失活歯(しっかつし)とは、歯髄が死んでいる歯の総称です。むし歯などによって神経が死んでいる、または神経を抜いた歯を指します。この失活歯が原因で熱いものがしみることもあります。神経が働かないのにしみると感じるのは不思議な話ですが、これは歯そのものではなく、失活歯の周辺に炎症が起きているからかもしれません。

たとえば、根管治療で神経を抜いた数年後、根管部分がむし歯に感染すると、歯ぐきが腫れて周辺神経を圧迫することで、熱いもので「歯がしみる」、「歯が痛い」と感じることがあります。

失活歯が原因で熱いものがしみるときの対処法

失活歯によって熱いものがしみるときは、患部を冷やすことで一時的に落ち着きますが、症状が悪化するおそれもあります。

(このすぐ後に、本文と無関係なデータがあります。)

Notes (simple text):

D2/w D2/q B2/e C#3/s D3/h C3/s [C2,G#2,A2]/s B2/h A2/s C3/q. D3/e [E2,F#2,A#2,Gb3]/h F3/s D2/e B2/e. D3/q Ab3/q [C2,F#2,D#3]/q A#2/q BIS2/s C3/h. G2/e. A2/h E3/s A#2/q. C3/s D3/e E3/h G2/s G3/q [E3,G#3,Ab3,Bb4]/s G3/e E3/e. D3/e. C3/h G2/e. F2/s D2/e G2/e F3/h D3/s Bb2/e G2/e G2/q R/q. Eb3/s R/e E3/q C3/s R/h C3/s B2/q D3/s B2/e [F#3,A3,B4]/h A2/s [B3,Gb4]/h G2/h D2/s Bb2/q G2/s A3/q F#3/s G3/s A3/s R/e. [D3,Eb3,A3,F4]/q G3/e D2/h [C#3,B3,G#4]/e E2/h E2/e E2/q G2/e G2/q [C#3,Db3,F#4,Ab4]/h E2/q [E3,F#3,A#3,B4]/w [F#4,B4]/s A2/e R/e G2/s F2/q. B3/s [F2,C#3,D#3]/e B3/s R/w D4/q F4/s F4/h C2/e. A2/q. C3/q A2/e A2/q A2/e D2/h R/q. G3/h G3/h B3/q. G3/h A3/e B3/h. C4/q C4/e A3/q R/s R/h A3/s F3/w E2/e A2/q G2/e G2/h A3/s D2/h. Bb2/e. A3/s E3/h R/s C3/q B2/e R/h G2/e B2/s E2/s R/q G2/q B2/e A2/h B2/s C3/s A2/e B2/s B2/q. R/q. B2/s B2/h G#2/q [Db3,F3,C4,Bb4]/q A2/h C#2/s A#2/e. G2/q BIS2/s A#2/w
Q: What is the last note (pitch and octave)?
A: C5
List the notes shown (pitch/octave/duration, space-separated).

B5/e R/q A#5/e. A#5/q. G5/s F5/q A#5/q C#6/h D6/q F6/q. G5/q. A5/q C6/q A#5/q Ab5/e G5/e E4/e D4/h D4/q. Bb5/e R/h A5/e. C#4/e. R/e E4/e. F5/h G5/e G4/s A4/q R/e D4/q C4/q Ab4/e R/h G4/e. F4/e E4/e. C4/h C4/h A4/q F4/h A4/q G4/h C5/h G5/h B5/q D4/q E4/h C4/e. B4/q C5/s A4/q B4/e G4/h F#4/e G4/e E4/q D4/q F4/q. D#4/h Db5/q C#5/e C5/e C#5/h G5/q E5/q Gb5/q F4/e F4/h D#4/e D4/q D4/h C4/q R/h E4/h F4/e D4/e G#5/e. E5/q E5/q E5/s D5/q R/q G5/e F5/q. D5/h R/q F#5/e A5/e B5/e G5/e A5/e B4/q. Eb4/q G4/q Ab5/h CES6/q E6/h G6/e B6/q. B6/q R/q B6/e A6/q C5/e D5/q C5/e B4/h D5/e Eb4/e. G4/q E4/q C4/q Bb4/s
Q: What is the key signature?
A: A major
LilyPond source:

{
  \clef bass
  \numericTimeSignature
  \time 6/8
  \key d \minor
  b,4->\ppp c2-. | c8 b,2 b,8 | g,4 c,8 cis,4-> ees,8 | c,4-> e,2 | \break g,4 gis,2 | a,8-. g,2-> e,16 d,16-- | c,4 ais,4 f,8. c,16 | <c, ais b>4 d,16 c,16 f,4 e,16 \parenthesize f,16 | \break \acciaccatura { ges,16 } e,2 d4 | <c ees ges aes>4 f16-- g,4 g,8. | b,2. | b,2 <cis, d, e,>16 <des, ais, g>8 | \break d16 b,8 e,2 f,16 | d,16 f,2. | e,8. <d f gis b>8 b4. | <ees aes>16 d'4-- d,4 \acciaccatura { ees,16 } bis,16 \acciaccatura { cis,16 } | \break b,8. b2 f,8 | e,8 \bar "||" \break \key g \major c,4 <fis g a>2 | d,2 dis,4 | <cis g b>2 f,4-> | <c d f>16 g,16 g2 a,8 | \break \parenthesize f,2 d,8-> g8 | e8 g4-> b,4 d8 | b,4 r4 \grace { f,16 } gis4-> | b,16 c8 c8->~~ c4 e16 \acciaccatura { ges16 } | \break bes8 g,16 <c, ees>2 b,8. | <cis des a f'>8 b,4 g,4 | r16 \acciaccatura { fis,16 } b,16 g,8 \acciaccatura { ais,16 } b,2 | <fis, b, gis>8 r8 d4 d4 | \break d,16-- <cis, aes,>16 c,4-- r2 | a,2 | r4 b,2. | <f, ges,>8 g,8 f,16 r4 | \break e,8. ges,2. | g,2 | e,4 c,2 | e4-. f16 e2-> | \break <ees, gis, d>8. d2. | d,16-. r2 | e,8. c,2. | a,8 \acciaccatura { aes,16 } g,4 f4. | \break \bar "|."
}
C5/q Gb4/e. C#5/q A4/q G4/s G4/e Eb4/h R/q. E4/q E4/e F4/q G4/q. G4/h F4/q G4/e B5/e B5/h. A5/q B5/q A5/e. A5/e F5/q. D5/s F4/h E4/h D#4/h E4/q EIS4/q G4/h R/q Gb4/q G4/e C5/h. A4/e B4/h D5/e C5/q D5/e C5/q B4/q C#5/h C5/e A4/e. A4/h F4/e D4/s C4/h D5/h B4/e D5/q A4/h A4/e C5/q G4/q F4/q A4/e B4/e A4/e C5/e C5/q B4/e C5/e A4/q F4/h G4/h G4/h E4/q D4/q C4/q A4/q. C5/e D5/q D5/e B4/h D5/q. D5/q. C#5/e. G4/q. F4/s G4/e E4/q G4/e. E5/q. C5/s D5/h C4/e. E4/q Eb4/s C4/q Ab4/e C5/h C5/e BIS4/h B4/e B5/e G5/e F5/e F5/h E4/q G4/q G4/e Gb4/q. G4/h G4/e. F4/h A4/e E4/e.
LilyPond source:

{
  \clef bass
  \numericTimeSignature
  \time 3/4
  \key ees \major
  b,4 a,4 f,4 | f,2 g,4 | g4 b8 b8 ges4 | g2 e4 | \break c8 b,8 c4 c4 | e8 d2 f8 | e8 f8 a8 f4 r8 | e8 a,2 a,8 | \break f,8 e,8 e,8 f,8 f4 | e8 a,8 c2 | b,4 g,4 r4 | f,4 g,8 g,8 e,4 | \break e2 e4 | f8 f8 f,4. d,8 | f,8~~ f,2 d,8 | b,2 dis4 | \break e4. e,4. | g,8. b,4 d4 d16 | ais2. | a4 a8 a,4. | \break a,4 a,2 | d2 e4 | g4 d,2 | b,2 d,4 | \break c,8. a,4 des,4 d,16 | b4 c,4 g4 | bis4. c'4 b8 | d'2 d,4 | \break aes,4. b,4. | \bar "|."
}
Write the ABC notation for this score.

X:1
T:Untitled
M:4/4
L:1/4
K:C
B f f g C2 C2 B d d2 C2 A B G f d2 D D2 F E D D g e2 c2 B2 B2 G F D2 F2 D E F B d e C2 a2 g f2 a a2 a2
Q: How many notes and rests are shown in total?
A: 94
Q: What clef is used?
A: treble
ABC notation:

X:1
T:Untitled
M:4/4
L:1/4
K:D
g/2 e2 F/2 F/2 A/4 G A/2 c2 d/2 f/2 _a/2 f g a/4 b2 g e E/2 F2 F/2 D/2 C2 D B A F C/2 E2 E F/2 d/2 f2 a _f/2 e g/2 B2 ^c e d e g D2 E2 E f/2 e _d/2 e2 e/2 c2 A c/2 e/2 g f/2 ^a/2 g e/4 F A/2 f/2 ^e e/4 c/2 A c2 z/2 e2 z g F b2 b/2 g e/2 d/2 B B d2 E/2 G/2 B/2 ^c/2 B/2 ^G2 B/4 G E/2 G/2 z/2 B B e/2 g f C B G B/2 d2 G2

そのため、早めに歯科医院を受診してレントゲンなどで患部を確認してもらいましょう。必要に応じて再治療を受けることで、症状の改善が期待できます。

失活歯による症状は放置すると抜歯するリスクが高まるので、早めの受診がおすすめです。また、歯の治療で神経を除去した後も定期検診を受けることで、熱いもので「歯がしみる」「歯が痛い」といった症状を回避でき、ほかの疾患も早期に発見や治療ができます。

熱いものが歯にしみるときは早めの受診が必要!

熱いもので「歯がしみる」と感じる原因は、むし歯や知覚過敏などさまざまです。特に冬場は温かいものを食べたり飲んだりすることが多く、寒さによる筋肉の緊張でも歯がしみることがあります。むし歯などが原因で熱いものがしみるのは重症な状態であるおそれもあります。そのため、痛みなど気になる症状がある場合には、早めに歯科医院を受診しましょう。